Un transit illégal de déchets
Tout un système s’est établi entre l’Hexagone et la péninsule ibérique. Selon nos confrères de La Vanguardia, les entreprises françaises de collecte des déchets urbains envoient leurs détritus vers des décharges espagnoles, notamment en Aragon, où leur traitement est moins onéreux. Selon les forces de l’ordre espagnoles, ces transferts se font par le biais de camions dont les déchets illégaux sont recouverts d’une première couche de déchets traités et classés.
Les contrôles aléatoires des forces de sécurité espagnoles et françaises constatent qu’environ un camion sur trois intercepté à la frontière en direction de l’Espagne transporte des ordures illégales. Selon leurs informations, ce trafic est principalement réalisé par des entreprises françaises et espagnoles situées en Catalogne et en Aragon. Les produits saisis sont variés, il s’agit aussi bien des pots de peinture, que de batteries, solvants ou encore de produits de nettoyage… pouvant présenter une grande toxicité.
Le traitement des déchets moins cher en Espagne
Les entreprises françaises optent pour un envoi de leurs déchets en Espagne, car ici, leur gestion est bien moins coûteuse. Pourtant, Carlos Astráin, de l’Unité Centrale Opérationnelle de l’Environnement (UCOMA) de Seprona, a rappelé que la législation espagnole et européenne interdit formellement l’entrée en Espagne de déchets non classés en provenance d’autres pays, selon le principe que chaque pays doit s’occuper des siens.
Selon les forces de l’ordre, les ordures transportées sont cachées sous les premières couches de marchandises, qui elles sont traitées et surtout classées non-dangereuses. Il s’agit par exemple du papier, du carton ou des déchets de chantier. Les camions pris en flagrant délit paient une pénalité, mais cette amende, même si elle est importante, ne dissuade pas ces organisations criminelles de poursuivre ce commerce très lucratif.
Des milliers d’euros de bénéfices
En France, la gestion d’une tonne de déchets d’origine urbaine (son traitement et son élimination) coûte 250 euros, dont 50 euros de taxes. En Espagne, le coût, taxes comprises, est de 40 euros. Certaines bandes organisées ont pris conscience de la rentabilité de cette activité illégale : un camion qui transporte 20 tonnes de déchets paie 5.000 euros en France pour les gérer (20 tonnes pour 250 euros pièce), alors qu’en Espagne le coût serait de 800 euros.

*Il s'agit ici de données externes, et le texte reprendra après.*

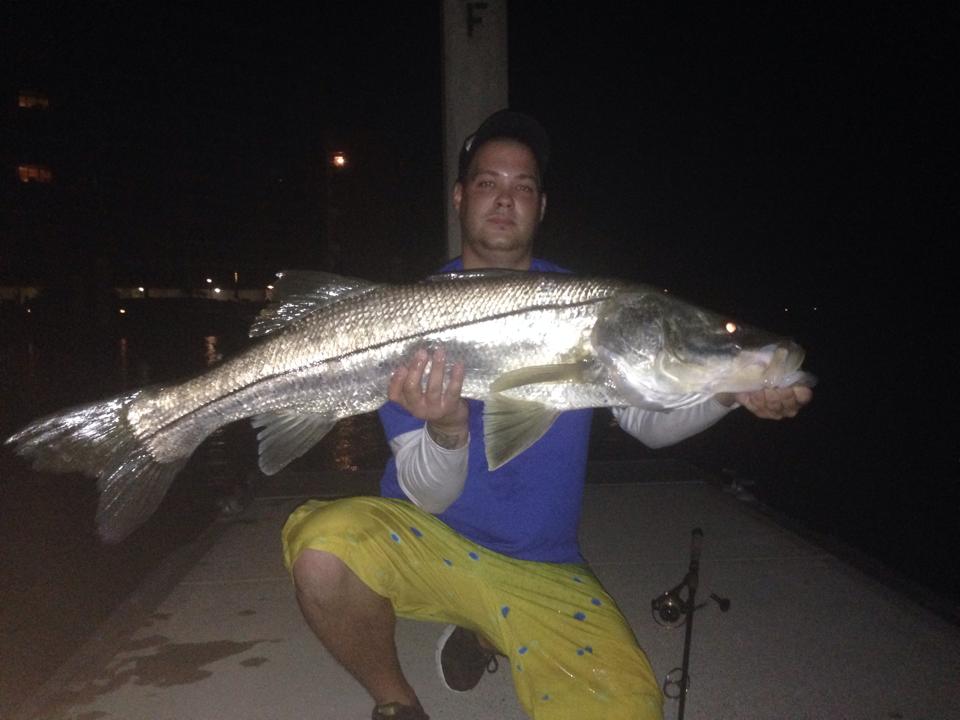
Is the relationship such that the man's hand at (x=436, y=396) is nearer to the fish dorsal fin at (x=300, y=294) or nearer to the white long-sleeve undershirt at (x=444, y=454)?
the white long-sleeve undershirt at (x=444, y=454)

Selon les estimations des forces de l’ordre, les organisations criminelles pourraient obtenir jusqu’à plus 3.000 euros de bénéfice pour chaque camion transitant de la France à l’Espagne. En somme, si entre 10 et 20 véhicules entrent quotidiennement, le bénéfice oscillerait entre 30.000 et 60.000 euros chaque jour. Un calcul néanmoins revu à la baisse grâce aux contrôles de la Guardia Civil et de la gendarmerie, effectués plusieurs fois par an pendant une durée de trois jours consécutifs. Ils permettent, selon Carlos Astraín, d’intercepter entre 35 et 45 camions transportant des déchets inadéquats.

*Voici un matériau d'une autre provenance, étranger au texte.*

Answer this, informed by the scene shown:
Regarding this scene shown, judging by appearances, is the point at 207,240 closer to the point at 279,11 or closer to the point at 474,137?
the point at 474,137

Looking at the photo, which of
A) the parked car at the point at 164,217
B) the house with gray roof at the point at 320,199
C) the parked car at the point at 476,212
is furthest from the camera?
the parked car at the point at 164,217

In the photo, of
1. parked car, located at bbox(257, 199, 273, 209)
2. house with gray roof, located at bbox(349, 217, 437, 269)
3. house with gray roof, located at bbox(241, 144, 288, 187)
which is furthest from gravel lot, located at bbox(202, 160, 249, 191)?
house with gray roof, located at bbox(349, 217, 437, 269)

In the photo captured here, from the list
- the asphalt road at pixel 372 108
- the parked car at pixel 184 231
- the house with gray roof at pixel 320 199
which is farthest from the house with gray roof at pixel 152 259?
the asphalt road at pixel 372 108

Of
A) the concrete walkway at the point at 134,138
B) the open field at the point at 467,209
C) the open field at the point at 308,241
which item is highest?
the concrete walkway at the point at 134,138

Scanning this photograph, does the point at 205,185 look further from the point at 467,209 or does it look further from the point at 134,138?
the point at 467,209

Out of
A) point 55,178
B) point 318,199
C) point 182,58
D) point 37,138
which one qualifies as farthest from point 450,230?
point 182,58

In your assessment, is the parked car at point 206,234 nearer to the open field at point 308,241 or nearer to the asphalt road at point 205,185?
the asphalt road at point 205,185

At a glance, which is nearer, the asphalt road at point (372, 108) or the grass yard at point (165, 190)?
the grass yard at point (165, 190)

Inquiétudes environnementales
Pour l’Espagne, cette activité représente un problème environnemental. Et pour cause, enfouir des tonnes de déchets non traités peut causer de graves dommages, potentiellement irréversibles, aux écosystèmes. Côté santé publique, les populations proches des installations où les résidus sont enterrés courent un risque. Les produits toxiques peuvent se répandre dans les nappes phréatiques ou dans les champs à proximité… au détriment des cultures et de la qualité de l’eau.
Pour la France, un problème fiscal se pose. Effectivement, un grand manque à gagner pour l’État s’accentue en raison du non-paiement des taxes sur la gestion des déchets. Pour lutter contre le phénomène, la Guardia Civil et la Gendarmerie française ont lancé, en 2022, l’opération conjointe Augias pour renforcer le contrôle transfrontalier du trafic de déchets. Un combat encore long.